Le procès de l'affaire des "mariages chinois", reporté avant son ouverture le 7 avril dernier par le suicide du sénateur socialiste Jean Germain, s'ouvre ce mardi devant le tribunal correctionnel de Tours, devant lequel l'ancien maire de la ville n'avait pas supporté d'être convoqué, et dont l'ombre pèsera sur les trois jours de débats.

Quelques instants avant l'ouverture de l'audience, Jean Germain s'était tué d'une décharge de fusil de chasse, frappant de stupeur les autres prévenus de l'affaire mais aussi les magistrats, avocats et journalistes qui l'attendaient pour l'ouverture de l'audience. Son geste avait semé la consternation parmi les Tourangeaux et dans la classe politique française, qui lui a rendu unanimement hommage.

Les "Noces romantiques en Touraine"

L'affaire des "mariages chinois" tire son origine dans l'organisation entre 2007 et 2011 de "Noces romantiques en Touraine". Celles-ci comprenaient des visites de châteaux de la Loire, ainsi que de la ville de Tours dont le maire, ceint de son écharpe tricolore, posait pour la photo au côté de couples chinois qui venaient de renouveler symboliquement leurs voeux devant lui.

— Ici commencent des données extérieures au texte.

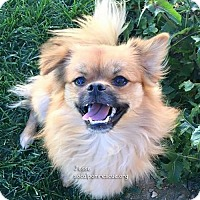 Adopt A Pet :: Jesse - Studio City, CA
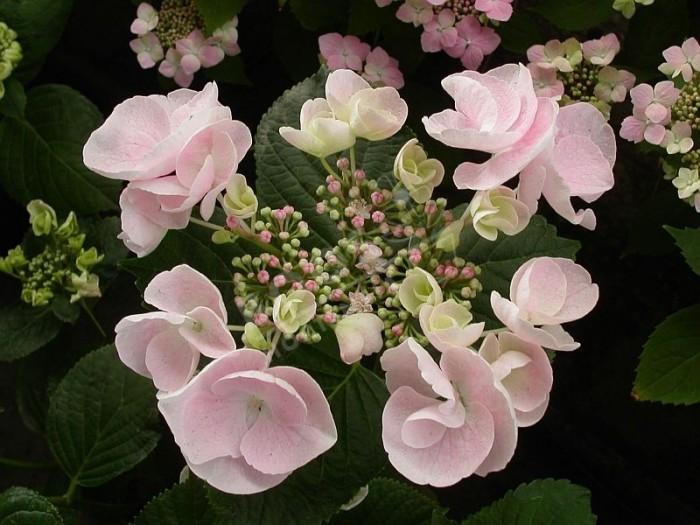 Hortensia Hobella en fleurs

L'organisation de ces "mariages" était pilotée par une société dont Lise Han, embauchée en 2008 au cabinet du maire Jean Germain, puis par la société d'économie mixte (SEM) en charge du tourisme tourangeau, continuait de tirer les ficelles en sous-main après avoir démissionné officiellement de ses fonctions dirigeantes. Lise Han, originaire de Taïwan, était donc la gérante de fait de cette société, selon les magistrats instructeurs, qui l'ont mise en examen le 25 janvier 2013 pour "escroquerie", "prise illégale d'intérêt" et "recel de fonds publics".

"Leur conscience les poursuivra"

Quelques mois plus tard, le 30 octobre, Jean Germain était à son tour mis en examen des chefs de "complicité de prise illégale d'intérêts et de détournement de fonds publics".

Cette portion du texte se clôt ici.